= Beginning of Section =

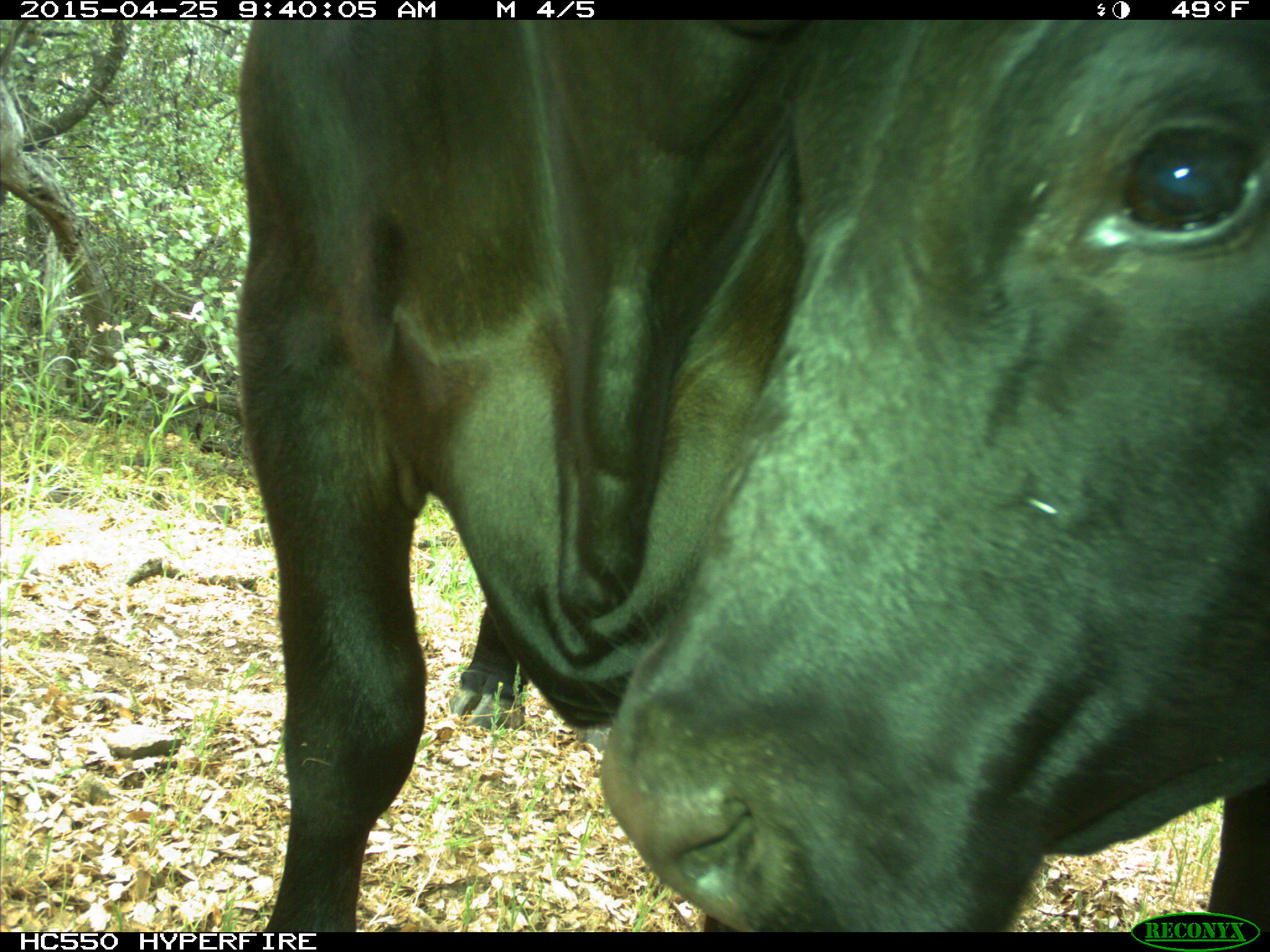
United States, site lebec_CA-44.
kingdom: Animalia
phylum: Chordata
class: Mammalia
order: Artiodactyla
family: Suidae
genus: Sus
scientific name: Sus scrofa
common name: wild boar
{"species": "Sus scrofa (wild boar)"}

= End of Section =

■ Goal of the exercise:
Starting from the line that contains "order: Artiodactyla", transcribe each line to the end of the records above. Please add nothing.

■ Answer to this task:
order: Artiodactyla
family: Suidae
genus: Sus
scientific name: Sus scrofa
common name: wild boar
{"species": "Sus scrofa (wild boar)"}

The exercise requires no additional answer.